#ubuntu-us-wa 2011-01-10
<seattlegaucho> althara: your recommendation to use spideroak a while back for online backup was on the spot ... thx!
<althara> While I love getting apreciation for things that I do, it was not me that recommended that to you. Perhaps if was valorie. :)
<seattlegaucho> nope ... she wasn't ... hmm 
 * seattlegaucho goes into his logs
<seattlegaucho> althara: you were right ... it was valorie who brought it up 
 * seattlegaucho owes yet another thank you not to valorie
<seattlegaucho> s/not/note/
<althara> valorie is awesome :)
<MarkDude> althara, +1
<valorie> \o/
<valorie> I'm liking it so far also, even though my connection is so slow it's laughable....
<valorie> I think comcast is throttling, the basta*&s
<seattlegaucho> I haven't proved it yet ... but comcast throttles
<seattlegaucho> every time I have to do heavy downloads ... I notice that things start to slowdown quite a bit after 1hr or so
<valorie> well, this is uploading
<valorie> but it would be hell to restore from a backup at this rate!
<valorie> weeks, literally
#ubuntu-us-wa 2011-01-11
<seattlegaucho> Ouch!
<DK12> big kaboom
<valorie> kaboom?
<valorie> if so, I didn't hear it
<valorie> however, either my laptop, my KDE updates, or comcast hates me being connected today
<mfdk> mini card reader melted :(
<mfdk> almost started a fire
<valorie> yikes!
<valorie> I've never heard of that happening
<valorie> a short inside it, or what?
<mfdk> they had a small cushion on top of some little processor piece in the housing and the cushion melted onto the processor
<valorie> capacitor inside, maybe
<valorie> those can be wicked
<mfdk> i had just transferred 10 gigs of data
<mfdk> and it started smoking like crazy
<valorie> oh good lord
<mfdk> yeah no good
<mfdk> the 32g mini card survived the ordeal, still works in my fone :)
<valorie> oh good!
<valorie> you might wanna report that somewhere -- at least in a blog or somethiong
<valorie> thing
<valorie> so people are warned
<valorie> imagine starting the process, going out to dinner or something
<valorie> and coming back to a smoking ruin?
#ubuntu-us-wa 2011-01-13
<ejv> greetings, I am trying to find a Loco for the Pacific Northwest, Portland specifically. Could anyone point me in the right direction? :)
<Salt> i believe it's #ubuntu-us-or
<Salt> ejv, i thought they were somewhat active..

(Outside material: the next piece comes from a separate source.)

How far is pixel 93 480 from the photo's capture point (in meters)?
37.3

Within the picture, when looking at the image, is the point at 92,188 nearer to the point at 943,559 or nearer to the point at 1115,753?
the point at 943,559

<Salt> maybe they fell apart
<ejv> yea it's a bit meager in the channel
<ejv> was curious if i was in the wrong place
<Salt> a shame
<Salt> we started ubuntu-pnw as a co organization
<Salt> or wa and other pnw locos
<Salt> then we got split apart
<Salt> and each of the locos has lost a lot of members
<Salt> but i'd hope things are continuing
<ejv> that's unfortunate, why?
<Salt> canonical mandates that it's one state per loco
<ejv> I may be moving to the region in 6~8 months, would be nice to network with some fellow F/OSS people
<Salt> well, there's definitely a oregon scene
<Salt> for f/oss
<Salt> if you could make it up for this, i'm sure you'd meet plenty: http://linuxfestnorthwest.org/
<Salt> http://www.pdxlinux.org/ seems up to date too
<ejv> hmm #orlug
<ejv> not quite ubuntu... but progress!
<ejv> thanks salt
<Salt> np
<Salt> if you pass through seattle, i run gslug
<ejv> im sure i'll be able to visit certainly
<ejv> i'll be new to the region completely and will want to travel
<ejv> perhaps gearing the ubuntu portland operations back up could be a part time project for me to sink my teeth into :)
<Salt> :)
<ejv> (although i have no idea what their activity actually is)
<big_t> hello people
<MarkDude> big_t,  hello
<big_t> no more oregon room?
<MarkDude> There is 
<MarkDude> It is idle
<MarkDude> New year - new try to get it going
 * big_t was nick stopsign
<MarkDude> There ya go
 * MarkDude has wanted to talk to you for a bit
<MarkDude> Pick a meeting time next month
<MarkDude> We have had a few new subscribers
<MarkDude> How are things for you?
<big_t> good
<big_t> works slow
 * MarkDude figured he would talk to you during winter sometime
 * MarkDude Dad has some off time also
<big_t> my nick expired after 60 days someone took it lol
<MarkDude> Punks
<MarkDude> :)
<big_t> since my names tom big_t fits
<big_t> big as in 250lbs now lol
<MarkDude> No kidding
<big_t> my norm is 235 at 6'1
<big_t> no work and moma cooks good :)
<big_t> so you guys wanna meet up next month?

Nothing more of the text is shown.